# Fine Tune Wav2Vec2
- Compare a fine tuned Wav2Vec2 with TIMIT Phoneme transcriptions to XLRS
- Following guide from Patrick von Platen: https://huggingface.co/blog/fine-tune-wav2vec2-english

In [None]:
from huggingface_hub import notebook_login

notebook_login()

In [None]:
gpu_info = !nvidia-smi
gpu_info = '\n'.join(gpu_info)
if gpu_info.find('failed') >= 0:
  print('Not connected to a GPU')
else:
  print(gpu_info)

In [None]:
# %%capture
!pip install numpy==1.23.4
!pip install datasets==2.15
!pip install transformers==4.17.0
!pip install jiwer
!pip install evaluate

In [None]:
%%capture
!apt install git-lfs

In [None]:
from datasets import load_dataset, load_metric

timit = load_dataset("kylelovesllms/timit_asr_ipa")

In [None]:
# Should print out high level structure of TIMIT
timit

In [None]:
print(timit["train"]["phonetic_detail"])

In [None]:
from transformers import Wav2Vec2CTCTokenizer

tokenizer = Wav2Vec2CTCTokenizer("./vocab_manual.json", unk_token="[UNK]", pad_token="[PAD]", word_delimiter_token="|")

In [None]:
TOKENIZER_NAME = "Wav2Vec2IpaTokenizer"
REPO_NAME = "Wav2Vec2IpaFullTIMIT_L2L"
HF_ID = "kylelovesllms"

In [None]:
EPOCHS = 100
SAVE_LOCAL_NAME = f"final_wav2vec2ipa_epochs_{10}"

In [None]:
tokenizer.save_pretrained(TOKENIZER_NAME)
from huggingface_hub import HfApi

api = HfApi()
repo_name = REPO_NAME
api.create_repo(repo_id=repo_name, exist_ok=True)
api.upload_folder(
    folder_path=TOKENIZER_NAME,  # Path to your saved tokenizer folder
    repo_id=f"{HF_ID}/{REPO_NAME}",  # Replace with your username and repo name
    commit_message="Upload tokenizer"
)

In [None]:
from transformers import AutoTokenizer

tokenizer = AutoTokenizer.from_pretrained(f"{HF_ID}/{REPO_NAME}")

• Provided data:
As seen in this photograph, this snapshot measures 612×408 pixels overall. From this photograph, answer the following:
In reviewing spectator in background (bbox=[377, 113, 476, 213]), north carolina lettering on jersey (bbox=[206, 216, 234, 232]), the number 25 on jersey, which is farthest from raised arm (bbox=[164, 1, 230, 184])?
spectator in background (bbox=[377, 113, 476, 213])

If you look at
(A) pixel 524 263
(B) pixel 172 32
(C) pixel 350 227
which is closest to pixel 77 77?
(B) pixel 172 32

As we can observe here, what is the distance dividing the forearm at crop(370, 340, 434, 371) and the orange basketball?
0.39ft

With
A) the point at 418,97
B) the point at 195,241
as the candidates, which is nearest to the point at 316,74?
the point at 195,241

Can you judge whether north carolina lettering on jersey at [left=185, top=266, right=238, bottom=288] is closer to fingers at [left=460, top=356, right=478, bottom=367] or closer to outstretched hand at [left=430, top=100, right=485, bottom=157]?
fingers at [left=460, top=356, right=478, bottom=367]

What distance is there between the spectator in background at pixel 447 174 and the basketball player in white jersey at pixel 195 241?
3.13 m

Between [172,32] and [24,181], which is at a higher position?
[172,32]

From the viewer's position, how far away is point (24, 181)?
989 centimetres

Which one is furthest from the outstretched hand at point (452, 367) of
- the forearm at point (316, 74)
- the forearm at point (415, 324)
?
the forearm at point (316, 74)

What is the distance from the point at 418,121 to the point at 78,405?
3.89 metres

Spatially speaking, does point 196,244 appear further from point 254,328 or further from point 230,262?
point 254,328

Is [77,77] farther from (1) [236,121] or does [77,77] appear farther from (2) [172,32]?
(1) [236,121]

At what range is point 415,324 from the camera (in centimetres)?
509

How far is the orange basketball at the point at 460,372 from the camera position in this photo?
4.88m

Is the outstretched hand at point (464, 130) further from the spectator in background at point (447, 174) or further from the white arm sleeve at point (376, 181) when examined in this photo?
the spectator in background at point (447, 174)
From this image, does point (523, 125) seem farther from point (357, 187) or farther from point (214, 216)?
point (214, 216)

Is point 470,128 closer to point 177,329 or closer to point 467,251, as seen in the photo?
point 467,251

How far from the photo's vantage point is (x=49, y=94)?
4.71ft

• To be done:
1) Could you update the Wav2Vec2 notebook starting at "# Fine Tune" and ending at "gpu_info = '\n'.join(gpu_info)", with "notebook_login" replaced by "hub_login"?
2) Which lines of the entries contain the string "fingers"? Collect each of them.

• Outputs by task:
1)
# Fine Tune Wav2Vec2
- Compare a fine tuned Wav2Vec2 with TIMIT Phoneme transcriptions to XLRS
- Following guide from Patrick von Platen: https://huggingface.co/blog/fine-tune-wav2vec2-english

In [None]:
from huggingface_hub import hub_login

hub_login()

In [None]:
gpu_info = !nvidia-smi
gpu_info = '\n'.join(gpu_info)

2)
Can you judge whether north carolina lettering on jersey at [left=185, top=266, right=238, bottom=288] is closer to fingers at [left=460, top=356, right=478, bottom=367] or closer to outstretched hand at [left=430, top=100, right=485, bottom=157]?
fingers at [left=460, top=356, right=478, bottom=367]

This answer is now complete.